There's always money in the banana stand.
Used as a tax shelter and a place to hide cash by Bluth patriarch George Sr., the joke here is that the banana stand is the only profitable part of the Bluth empire, even though George was a real estate mogul (prior to his arrest). On its face, the Bluth Frozen Banana Stand is a low-overhead, low-risk company with little opportunity for growth. And without family working there for little to no pay, it's likely got little opportunity for even sustainable development.

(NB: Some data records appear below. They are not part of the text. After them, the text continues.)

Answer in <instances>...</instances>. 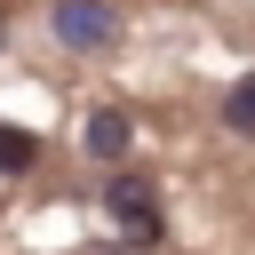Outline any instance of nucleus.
<instances>
[{"label":"nucleus","instance_id":"obj_1","mask_svg":"<svg viewBox=\"0 0 255 255\" xmlns=\"http://www.w3.org/2000/svg\"><path fill=\"white\" fill-rule=\"evenodd\" d=\"M48 32L72 48V56H96L120 40V8L112 0H48Z\"/></svg>","mask_w":255,"mask_h":255},{"label":"nucleus","instance_id":"obj_2","mask_svg":"<svg viewBox=\"0 0 255 255\" xmlns=\"http://www.w3.org/2000/svg\"><path fill=\"white\" fill-rule=\"evenodd\" d=\"M104 207L120 215V231H128L135 247H159V207H151V183H143V175H112V183H104Z\"/></svg>","mask_w":255,"mask_h":255},{"label":"nucleus","instance_id":"obj_3","mask_svg":"<svg viewBox=\"0 0 255 255\" xmlns=\"http://www.w3.org/2000/svg\"><path fill=\"white\" fill-rule=\"evenodd\" d=\"M128 151H135V120H128V112H96V120H88V159L120 167Z\"/></svg>","mask_w":255,"mask_h":255},{"label":"nucleus","instance_id":"obj_4","mask_svg":"<svg viewBox=\"0 0 255 255\" xmlns=\"http://www.w3.org/2000/svg\"><path fill=\"white\" fill-rule=\"evenodd\" d=\"M223 128H231V135H255V72L223 88Z\"/></svg>","mask_w":255,"mask_h":255},{"label":"nucleus","instance_id":"obj_5","mask_svg":"<svg viewBox=\"0 0 255 255\" xmlns=\"http://www.w3.org/2000/svg\"><path fill=\"white\" fill-rule=\"evenodd\" d=\"M32 159H40V135H24V128L0 120V175H24Z\"/></svg>","mask_w":255,"mask_h":255},{"label":"nucleus","instance_id":"obj_6","mask_svg":"<svg viewBox=\"0 0 255 255\" xmlns=\"http://www.w3.org/2000/svg\"><path fill=\"white\" fill-rule=\"evenodd\" d=\"M0 40H8V16H0Z\"/></svg>","mask_w":255,"mask_h":255}]
</instances>
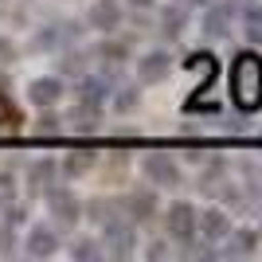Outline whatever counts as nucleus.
<instances>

Why It's Unrealistic: With so many of the kooky Bluths hanging around, it's a wonder that the banana stand ever even has customers. The stand has been burned down, is thrown in the water at least once a year, and it was a meeting place for petty drug deals of generations gone by. Plus, it's TV, so shenanigans must be called: there's not really any money in the banana stand in the end.
24's Jack Bauer (Kiefer Sutherland) may have been an American badass, but his extreme measures and rule-bending shooting sprees are in no way indicative of workers in the counter terrorism industry. Most of the counter terrorism measures implemented domestically are done so in dull federal office buildings, not reimagined warehouses in the middle of LA.
Why It's Unrealistic: First of all, why is Jack Bauer the only person that can uncover conspiracies and anti-American plots? It is difficult to believe that he works in poorly lit warehouses and flies all around the world because he's the only person capable of effectively beating the bad guys. There are droves of brilliant government employees and contractors that work in concert to keep the country safe, from sea to shining sea.
With so little work being performed, how could a company survive? Although the people may be the reason that you tune in every week, their actual job is to make you laugh, not to sell paper. And it's a good thing, too.
Why It's Unrealistic: If you look beyond the comedy, what you've really got is an office full of dumbos, horny people, pranksters, and eccentrics, working in a small town with an inept manager (although that casting has recently changed) whose focus is on being liked, not being effective. Pro tip? Don't look beyond the comedy. It's just TV.
What is it about television that cannot portray correctly the offices that drive culture? Magazines, radio, newspaper, even TV stations are characterized highly counter to their actual structures and functions. Come on: the fashion magazine office in Ugly Betty looks more like it should be in the pages of its publication, rather than producing them. The receptionist faces the office in Just Shoot Me. 30 Rock and vintage classic The Mary Tyler Moore Show are more accurate representations of what a media office should and does normally resemble.
Why It's Unrealistic: Arbiters of culture are, by nature, messy. Really messy. There's a lot going on in those heads of theirs, and even more in their spaces. Quirky decorations abound, as well as samples, stacks of paper, and filing cabinets (digital or otherwise). These places thrive on fast-paced production and chaos. You can bet there's a mess somewhere within.
Your nemesis is our business.
Barely beating out Vandelay Industries and Veridian Dynamics, The Venture Bros.' organization of super-villains is about as outlandish as it gets. No one's sure how they're funded, Iggy Pop and Mark Twain have ties to the group, and one of their slogans is "Hate You Can Trust."
Why It's Unrealistic: Although an impressive amount of bureaucracy and red tape goes into their work, The Guild has a monopoly on "licensed aggression." Any first-year business school student or relatively bright chimpanzee can tell you that monopolies defy the value of competition in the marketplace, as well as drive down quality due to lack of choice. And even for evil, that dog won't hunt.